4 de diciembre de 2020

Las mascarillas se vienen, las mascarillas se van

A veces, cuando oigo tanta discusión sobre cómo deberían ser las próximas fiestas navideñas, me entra la sensación de que nos hemos vuelto locos. Estamos en estos momentos en España con más de trescientos fallecidos al día por causa de la pandemia y todavía hay quien defiende que se levanten las restricciones, resuenen las zambombas y se canten villancicos por las calles a voz en grito. Alegría, alegría, que aquí no está pasando nada.

A mi tampoco me gusta verme obligado, por primera vez en mi vida, a celebrar las Navidades sin los protocolos familiares que he ido creando con los míos a lo largo de los años. Como soy bastante tradicional para determinados asuntos, me cuesta mucho renunciar a esas cenas y a esas comidas de grupo, en mi caso bastante numeroso, reuniones que suelen convertirse en motivo de jolgorio y francachela, en alegre liberación del espíritu, en entrega y recogida de regalos y en reconocimiento explícito de los lazos familiares. Por eso, durante unos días he estado intentando convencerme a mí mismo de que con cuidado, tomando las debidas precauciones y cumpliendo con las medidas de seguridad que hemos ido aprendiendo durante los últimos meses, podría mantener intactas mis costumbres. Hasta que me he dado cuenta de que lo que realmente pretendía era hacerme trampas en el solitario.

La segunda ola de la pandemia ha llegado como consecuencia del relajo veraniego. No creo que a estas alturas haya todavía algún estúpido que lo niegue, por muy negacionista que sea. Pretender ahora que bajemos la guardia durante unos días es pedir que, cuando parece que las últimas medidas que se han tomado empiezan a causar efecto, volvamos a las andadas y provoquemos que las curvas estadísticas empiezen a crecer. Sería ponernos una vez más en situación de máximo riesgo como consecuencia de una irresponsabilidad impropia de una sociedad civilizada.

Las imágenes que nos muestran los informativos de los centros de nuestras ciudades atiborrados de paseantes son estremecedoras. Pero mucho más lo son las declaraciones de algunos alcaldes, entre ellos el de Madrid, que por un lado nos pide a los ciudadanos que seamos prudentes y por otro nos anima a celebrar la Navidad como si aquí no estuviera sucediendo nada. Una llamada de alerta con la boca chica y a la vez una sonora incitación al paseo bajo las rutilantes luces navideñas. Peligrosa ambigüedad impropia de un mandatario responsable. Se nota que, en esa diabólica ecuación que algunos se han inventado entre la salud y el dinero, sus prioridades no están donde deberían estar.

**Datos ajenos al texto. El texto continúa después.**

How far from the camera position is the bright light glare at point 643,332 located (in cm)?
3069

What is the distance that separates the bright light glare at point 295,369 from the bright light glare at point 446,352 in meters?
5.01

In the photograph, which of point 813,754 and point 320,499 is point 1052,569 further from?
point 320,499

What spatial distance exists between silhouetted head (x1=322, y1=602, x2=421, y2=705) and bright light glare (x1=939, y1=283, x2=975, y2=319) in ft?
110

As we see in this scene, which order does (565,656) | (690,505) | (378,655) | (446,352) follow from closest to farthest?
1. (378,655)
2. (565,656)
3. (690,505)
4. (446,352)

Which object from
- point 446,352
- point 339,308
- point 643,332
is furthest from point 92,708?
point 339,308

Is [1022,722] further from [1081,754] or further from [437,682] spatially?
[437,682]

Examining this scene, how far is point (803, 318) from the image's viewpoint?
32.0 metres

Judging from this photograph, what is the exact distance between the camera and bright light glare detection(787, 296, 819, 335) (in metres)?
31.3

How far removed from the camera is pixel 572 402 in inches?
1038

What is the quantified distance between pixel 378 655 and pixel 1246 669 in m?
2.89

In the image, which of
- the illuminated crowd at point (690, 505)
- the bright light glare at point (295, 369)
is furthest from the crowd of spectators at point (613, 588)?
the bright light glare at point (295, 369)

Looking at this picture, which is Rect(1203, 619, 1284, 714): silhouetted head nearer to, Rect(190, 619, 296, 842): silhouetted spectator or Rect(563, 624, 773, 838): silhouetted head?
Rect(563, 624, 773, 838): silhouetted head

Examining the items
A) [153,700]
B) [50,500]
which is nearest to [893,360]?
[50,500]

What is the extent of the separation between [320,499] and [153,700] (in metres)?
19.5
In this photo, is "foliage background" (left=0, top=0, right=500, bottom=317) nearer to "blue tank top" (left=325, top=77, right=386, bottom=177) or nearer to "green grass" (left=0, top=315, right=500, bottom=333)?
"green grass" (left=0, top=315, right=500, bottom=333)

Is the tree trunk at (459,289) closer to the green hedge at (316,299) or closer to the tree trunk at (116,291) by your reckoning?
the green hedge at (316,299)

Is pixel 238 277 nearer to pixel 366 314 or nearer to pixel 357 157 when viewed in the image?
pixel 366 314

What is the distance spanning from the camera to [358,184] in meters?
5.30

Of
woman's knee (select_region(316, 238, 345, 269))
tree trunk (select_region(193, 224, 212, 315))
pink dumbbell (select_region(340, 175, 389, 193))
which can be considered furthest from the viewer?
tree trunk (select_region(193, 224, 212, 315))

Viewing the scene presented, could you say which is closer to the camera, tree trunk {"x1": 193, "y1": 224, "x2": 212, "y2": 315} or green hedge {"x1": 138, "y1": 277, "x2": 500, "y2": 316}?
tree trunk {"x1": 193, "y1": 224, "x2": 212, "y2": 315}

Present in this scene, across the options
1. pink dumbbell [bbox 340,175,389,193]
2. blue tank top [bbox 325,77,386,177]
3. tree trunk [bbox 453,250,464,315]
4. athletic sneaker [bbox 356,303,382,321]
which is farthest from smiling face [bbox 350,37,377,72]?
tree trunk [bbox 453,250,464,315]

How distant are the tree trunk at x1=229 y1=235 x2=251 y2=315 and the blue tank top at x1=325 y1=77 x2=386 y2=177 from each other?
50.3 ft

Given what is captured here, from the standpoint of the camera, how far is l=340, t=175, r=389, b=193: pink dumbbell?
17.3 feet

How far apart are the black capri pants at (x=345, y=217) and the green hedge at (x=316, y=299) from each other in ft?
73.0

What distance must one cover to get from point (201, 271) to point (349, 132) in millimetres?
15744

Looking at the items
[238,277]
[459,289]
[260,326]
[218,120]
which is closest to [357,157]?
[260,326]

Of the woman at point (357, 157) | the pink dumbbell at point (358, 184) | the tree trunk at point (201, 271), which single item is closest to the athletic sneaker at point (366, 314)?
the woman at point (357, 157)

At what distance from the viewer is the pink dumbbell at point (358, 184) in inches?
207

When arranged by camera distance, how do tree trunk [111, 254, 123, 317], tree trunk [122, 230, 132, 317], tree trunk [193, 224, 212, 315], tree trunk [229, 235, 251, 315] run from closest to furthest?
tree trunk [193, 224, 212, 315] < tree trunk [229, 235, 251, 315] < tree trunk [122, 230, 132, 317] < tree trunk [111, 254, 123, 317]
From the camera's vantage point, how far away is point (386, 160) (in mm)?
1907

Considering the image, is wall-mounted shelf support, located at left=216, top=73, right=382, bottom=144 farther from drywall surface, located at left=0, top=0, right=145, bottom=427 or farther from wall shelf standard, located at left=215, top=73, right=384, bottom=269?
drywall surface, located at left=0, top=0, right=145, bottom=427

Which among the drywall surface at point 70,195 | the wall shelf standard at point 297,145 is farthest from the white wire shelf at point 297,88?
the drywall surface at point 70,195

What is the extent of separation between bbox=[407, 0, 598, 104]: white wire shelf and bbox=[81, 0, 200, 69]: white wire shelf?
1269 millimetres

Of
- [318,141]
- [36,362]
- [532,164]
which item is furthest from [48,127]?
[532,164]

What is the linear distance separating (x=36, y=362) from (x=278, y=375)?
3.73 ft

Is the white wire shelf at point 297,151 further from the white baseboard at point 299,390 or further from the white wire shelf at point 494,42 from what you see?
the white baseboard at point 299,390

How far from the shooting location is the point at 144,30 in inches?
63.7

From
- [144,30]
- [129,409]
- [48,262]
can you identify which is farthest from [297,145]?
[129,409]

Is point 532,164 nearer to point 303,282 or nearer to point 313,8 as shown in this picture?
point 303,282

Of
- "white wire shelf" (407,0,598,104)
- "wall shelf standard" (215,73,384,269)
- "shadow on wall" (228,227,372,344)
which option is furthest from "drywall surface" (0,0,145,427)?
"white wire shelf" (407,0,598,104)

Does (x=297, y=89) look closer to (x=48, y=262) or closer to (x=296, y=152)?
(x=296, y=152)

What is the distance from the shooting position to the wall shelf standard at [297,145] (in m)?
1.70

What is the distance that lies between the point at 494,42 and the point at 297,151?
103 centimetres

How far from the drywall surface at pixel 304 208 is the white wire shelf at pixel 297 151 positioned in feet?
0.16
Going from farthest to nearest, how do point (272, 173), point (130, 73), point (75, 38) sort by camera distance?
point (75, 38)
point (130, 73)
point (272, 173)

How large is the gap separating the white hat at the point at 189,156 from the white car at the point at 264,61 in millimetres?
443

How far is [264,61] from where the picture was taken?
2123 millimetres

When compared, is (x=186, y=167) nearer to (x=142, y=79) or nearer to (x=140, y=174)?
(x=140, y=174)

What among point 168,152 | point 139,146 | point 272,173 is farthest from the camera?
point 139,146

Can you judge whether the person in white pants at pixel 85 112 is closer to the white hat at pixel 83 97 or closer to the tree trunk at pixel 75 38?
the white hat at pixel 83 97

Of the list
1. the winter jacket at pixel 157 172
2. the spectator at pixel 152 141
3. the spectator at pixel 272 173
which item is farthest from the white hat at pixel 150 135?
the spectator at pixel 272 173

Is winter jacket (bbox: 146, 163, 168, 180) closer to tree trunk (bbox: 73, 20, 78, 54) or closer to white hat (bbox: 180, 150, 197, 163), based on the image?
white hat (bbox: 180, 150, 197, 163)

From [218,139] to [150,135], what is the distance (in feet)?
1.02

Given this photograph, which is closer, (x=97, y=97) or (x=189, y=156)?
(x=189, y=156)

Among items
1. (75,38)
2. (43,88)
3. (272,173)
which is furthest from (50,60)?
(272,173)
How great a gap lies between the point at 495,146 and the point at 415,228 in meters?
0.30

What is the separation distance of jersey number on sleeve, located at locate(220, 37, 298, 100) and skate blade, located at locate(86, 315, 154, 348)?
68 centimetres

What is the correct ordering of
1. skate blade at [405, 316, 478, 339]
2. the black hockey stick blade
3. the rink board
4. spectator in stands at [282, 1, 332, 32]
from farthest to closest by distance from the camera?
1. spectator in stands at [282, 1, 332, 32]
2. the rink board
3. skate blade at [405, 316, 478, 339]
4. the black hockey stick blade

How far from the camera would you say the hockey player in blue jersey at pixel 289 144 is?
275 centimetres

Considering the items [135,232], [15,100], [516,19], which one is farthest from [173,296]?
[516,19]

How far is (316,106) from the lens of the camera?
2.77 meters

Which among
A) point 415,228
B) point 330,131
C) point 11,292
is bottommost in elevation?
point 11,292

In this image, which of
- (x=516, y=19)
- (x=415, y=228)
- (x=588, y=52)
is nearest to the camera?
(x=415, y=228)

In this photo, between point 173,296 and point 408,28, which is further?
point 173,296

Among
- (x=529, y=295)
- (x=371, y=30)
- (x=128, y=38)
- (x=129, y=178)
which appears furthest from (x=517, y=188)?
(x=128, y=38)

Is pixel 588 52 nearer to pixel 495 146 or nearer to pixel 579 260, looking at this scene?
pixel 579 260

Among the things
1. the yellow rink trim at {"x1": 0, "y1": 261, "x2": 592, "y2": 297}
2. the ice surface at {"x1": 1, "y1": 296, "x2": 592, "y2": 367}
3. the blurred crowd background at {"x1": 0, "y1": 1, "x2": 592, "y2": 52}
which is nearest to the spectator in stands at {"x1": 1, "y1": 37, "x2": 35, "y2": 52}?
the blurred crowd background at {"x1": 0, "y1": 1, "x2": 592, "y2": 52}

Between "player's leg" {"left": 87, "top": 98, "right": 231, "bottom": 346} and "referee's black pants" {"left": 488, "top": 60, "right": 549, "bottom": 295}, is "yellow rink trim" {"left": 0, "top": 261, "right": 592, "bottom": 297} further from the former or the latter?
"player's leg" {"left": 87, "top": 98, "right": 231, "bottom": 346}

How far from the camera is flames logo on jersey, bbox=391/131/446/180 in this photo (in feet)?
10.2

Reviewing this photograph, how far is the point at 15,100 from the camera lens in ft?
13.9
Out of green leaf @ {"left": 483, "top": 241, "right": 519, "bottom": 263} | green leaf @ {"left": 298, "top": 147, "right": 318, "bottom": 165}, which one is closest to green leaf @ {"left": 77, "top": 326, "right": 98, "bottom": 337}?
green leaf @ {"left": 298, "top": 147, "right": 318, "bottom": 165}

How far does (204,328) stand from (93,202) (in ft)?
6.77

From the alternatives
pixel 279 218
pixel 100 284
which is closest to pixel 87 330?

No, ya lo he dicho, estas fiestas navideñas no van a ser para mí como me gustaría que fueran. Es una pena tener que renunciar a la compañía de los tuyos, a los abrazos y a los besos. Pero he llegado a la conclusión de que, si queremos estar a la altura de las circunstancias y no asumir riesgos para nosotros y para nuestras familias, no hay más remedio que renunciar a unas reuniones familiares que las estadísticas demuestran  que suelen convertirse en uno de los principales focos de transmisión del virus. Sé que hay quienes están pendientes de que se dicten las normas de convivencia para esos días, pero a mí me va a dar lo mismo que el número de personas que se puedan reunir se fije en seis, en ocho, en diez o en veinte. Los convivientes, en mi caso dos, nos quedaremos en casa a tomar las uvas tranquilamente y felicitaremos a los nuestros por medios telemáticos.

En situaciones anómalas, medidas excepcionales. Ya vendrán otras Navidades.